I had a conversation with a friend and colleague the other day about times in our own (and the people we care about) lives, when sleep seemed to be the most neglected or difficult to get. We then talked about how pretty much our entire lives were impacted and what we would have done differently during these periods of time (or had advised others to try out).
This led me to want to share it here with you guys- some of the practices I have found helpful, and some of what clients and others have found helpful (or are integrating and trying out).
Sleep is definitely a struggle for many of us at times (I know it’s something I can struggle with and have to stay on top of consistently) and can be one of the most overlooked, easy to neglect, and important aspects of lifestyle change goals and life in general.
The problem with losing sleep or placing less importance on it than it really deserves is….well, there are a lot of problems and potential negative outcomes with this. Let’s talk about some of them.
- Difficulties losing weight
- Weight gain
- Hormonal disturbances/changes
- Lack of motivation (or a general feeling of “blah” and dragging a#%.)
- Poor recovery between workouts and workouts feel more challenging than usual
- Increased cravings for Calorie dense non-nutritious food options
- Increased cravings for alcohol or other mind altering substances
- Difficulties managing emotions
- Increased risk for depression, anxiety, and other mental health concerns
- Decreased sex drive/sexual dysfunction
- Menstrual irregularities
- Personality changes/differences
- Skin problems
- Difficulties making decisions
- Impaired judgement
- Impaired memory/cognitive functions
- Looking generally “exhausted” (the possibilities of lovely bags, dark circles (or both) under eyes, changes in body language and posture, skin appearing dull, etc.)
And much more, with many of these things overlapping and being related to one another. Sounds like fun, huh? Hmmm, probably not.
With these challenges and changes potentially brought about by poor sleep, you can likely see the many ways this can make it incredibly difficult to progress with lifestyle changes and weight loss (and to enjoy life to its full capacity in general).
Everyone around us can also be greatly impacted by this; we won’t be the best we could be for ourselves or those we love, care about, and interact with.
While uber important, it also can’t be denied that sleep can be a really challenging thing to get enough of, especially if you’re a busy person, or your brain is, or you both are, if you are experiencing a higher level of perceived stress, have a family, an odd schedule, or already seem to be pre-dispositioned to sleep challenges (or any combination and more).
What can help
A pre-bed ritual is something that is practiced and recommended to clients. This could include many things and playing around to find what works for you can be really valuable.
Some tips and things to try:
- Epsom salt baths before bed
- Light stretching or relaxing/restorative movement (like yin yoga)
- Darken your room (really darken it)- with black out blinds or, if you don’t have black out blinds, garbage bags can work very well, too!

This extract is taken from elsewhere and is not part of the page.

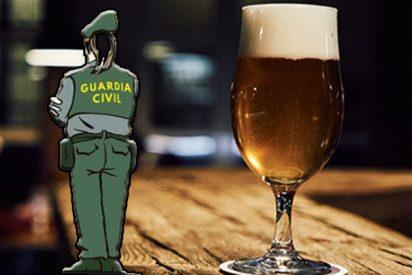 Llamada muy loca a la Guardia Civil del señor que se queda dormido en el baño de un bar y se despierta, encerrado, al día siguiente
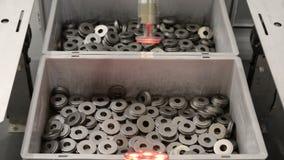 Sistema automatico per l'esplorazione ed il riconoscimento dei pezzi meccanici stock footage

- Sleep/eye masks can be really helpful- and if you do go with an eye mask and choose not to use black out blinds, this can also make it easier to wake up to natural light in the morning (depending on your window situation and your room location, of course).
- Cuddling (with your partner or spouse, pet, kid(s), etc)
- Turning any electronics off (ideally getting them out of the room).
- Choosing an alarm clock over a cell phone to wake you up in the morning (if you wake up to an alarm clock)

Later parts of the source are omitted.